Story

A Full Recovery

Meralda is four years old, but you would never know it if you saw her. She weighed only 22 pounds when she was admitted to the hospital, as light as a healthy one-year-old baby. She should be at least 19 pounds at her age, but a lack of protein and vital nutrients has her gaunt and weak.

Her family got her to SBH, which has a pediatric ward full of children like Meralda. Doctors started treating her with small feedings every three hours, with vitamin-supplemented milk and Plumpy nut, a type of peanut butter enriched with protein powder and essential nutrients. 

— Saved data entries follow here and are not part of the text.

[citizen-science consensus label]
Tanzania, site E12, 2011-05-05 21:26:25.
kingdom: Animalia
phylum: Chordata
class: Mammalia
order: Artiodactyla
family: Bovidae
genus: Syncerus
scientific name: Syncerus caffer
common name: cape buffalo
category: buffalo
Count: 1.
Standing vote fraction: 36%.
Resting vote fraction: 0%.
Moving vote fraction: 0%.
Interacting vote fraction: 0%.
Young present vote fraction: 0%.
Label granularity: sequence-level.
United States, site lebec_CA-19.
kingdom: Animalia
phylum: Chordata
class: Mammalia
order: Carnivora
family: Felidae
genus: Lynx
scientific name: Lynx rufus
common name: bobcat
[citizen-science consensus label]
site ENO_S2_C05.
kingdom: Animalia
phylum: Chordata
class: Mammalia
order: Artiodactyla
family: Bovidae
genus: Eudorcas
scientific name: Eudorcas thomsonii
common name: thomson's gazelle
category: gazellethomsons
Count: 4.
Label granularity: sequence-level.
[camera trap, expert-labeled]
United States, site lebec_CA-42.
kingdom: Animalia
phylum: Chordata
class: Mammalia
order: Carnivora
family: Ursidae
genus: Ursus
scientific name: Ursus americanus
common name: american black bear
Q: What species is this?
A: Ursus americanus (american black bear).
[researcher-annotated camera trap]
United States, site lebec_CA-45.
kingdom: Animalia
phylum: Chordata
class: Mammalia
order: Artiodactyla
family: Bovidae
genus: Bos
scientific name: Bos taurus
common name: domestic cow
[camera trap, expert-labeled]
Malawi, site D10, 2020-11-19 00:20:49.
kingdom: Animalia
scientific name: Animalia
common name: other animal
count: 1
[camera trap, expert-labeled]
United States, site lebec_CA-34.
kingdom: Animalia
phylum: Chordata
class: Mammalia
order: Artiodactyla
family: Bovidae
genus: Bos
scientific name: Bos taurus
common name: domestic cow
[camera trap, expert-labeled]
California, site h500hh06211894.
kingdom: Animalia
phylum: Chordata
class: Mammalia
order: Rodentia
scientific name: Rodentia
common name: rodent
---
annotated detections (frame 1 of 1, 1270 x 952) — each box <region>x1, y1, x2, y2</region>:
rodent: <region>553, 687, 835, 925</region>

Malnutrition kills nearly half of the many Haitian children who die before reaching the age of five, and nearly 300,000 children are living with chronic malnutrition. SBH is changing that, one child at a time, through intensive nutritional therapy, but also through efforts such as the Tifaweye initiative, a program that educates families on nutrition, cooking healthy meals on a very tight budget, and good hygiene. These programs offer preventative care and education to children at risk, as well as information to families like Merelda’s once she is discharged. There are hundreds of thousands of malnourished children in Haiti, but our goal is for every child in our catchment area to grow up healthy.

Meralda was kept at the hospital for another three weeks, eating fortified food regularly and growing stronger. Slowly, nurses started seeing signs that she was getting better, especially the best sign a malnourished is on the way to recovery—a smile.